[Dataset entries]
..........

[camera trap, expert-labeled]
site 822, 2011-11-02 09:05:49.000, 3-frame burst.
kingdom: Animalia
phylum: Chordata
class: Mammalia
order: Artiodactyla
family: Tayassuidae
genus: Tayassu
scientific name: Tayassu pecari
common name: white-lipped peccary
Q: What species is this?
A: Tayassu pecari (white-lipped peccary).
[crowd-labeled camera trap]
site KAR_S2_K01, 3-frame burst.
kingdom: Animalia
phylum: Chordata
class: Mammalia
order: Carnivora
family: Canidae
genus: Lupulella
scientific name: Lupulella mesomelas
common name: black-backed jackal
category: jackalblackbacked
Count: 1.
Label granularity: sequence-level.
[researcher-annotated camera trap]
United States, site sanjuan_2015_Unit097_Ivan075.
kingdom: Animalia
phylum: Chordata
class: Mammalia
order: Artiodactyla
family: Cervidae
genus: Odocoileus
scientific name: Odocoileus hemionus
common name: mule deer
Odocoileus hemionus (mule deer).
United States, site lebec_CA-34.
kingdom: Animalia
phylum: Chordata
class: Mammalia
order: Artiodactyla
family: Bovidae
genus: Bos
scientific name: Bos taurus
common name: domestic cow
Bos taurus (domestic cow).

..........

Your assignment |
Each line above is to be reproduced exactly. Leave none out.

Response |
[camera trap, expert-labeled]
site 822, 2011-11-02 09:05:49.000, 3-frame burst.
kingdom: Animalia
phylum: Chordata
class: Mammalia
order: Artiodactyla
family: Tayassuidae
genus: Tayassu
scientific name: Tayassu pecari
common name: white-lipped peccary
Q: What species is this?
A: Tayassu pecari (white-lipped peccary).
[crowd-labeled camera trap]
site KAR_S2_K01, 3-frame burst.
kingdom: Animalia
phylum: Chordata
class: Mammalia
order: Carnivora
family: Canidae
genus: Lupulella
scientific name: Lupulella mesomelas
common name: black-backed jackal
category: jackalblackbacked
Count: 1.
Label granularity: sequence-level.
[researcher-annotated camera trap]
United States, site sanjuan_2015_Unit097_Ivan075.
kingdom: Animalia
phylum: Chordata
class: Mammalia
order: Artiodactyla
family: Cervidae
genus: Odocoileus
scientific name: Odocoileus hemionus
common name: mule deer
Odocoileus hemionus (mule deer).
United States, site lebec_CA-34.
kingdom: Animalia
phylum: Chordata
class: Mammalia
order: Artiodactyla
family: Bovidae
genus: Bos
scientific name: Bos taurus
common name: domestic cow
Bos taurus (domestic cow).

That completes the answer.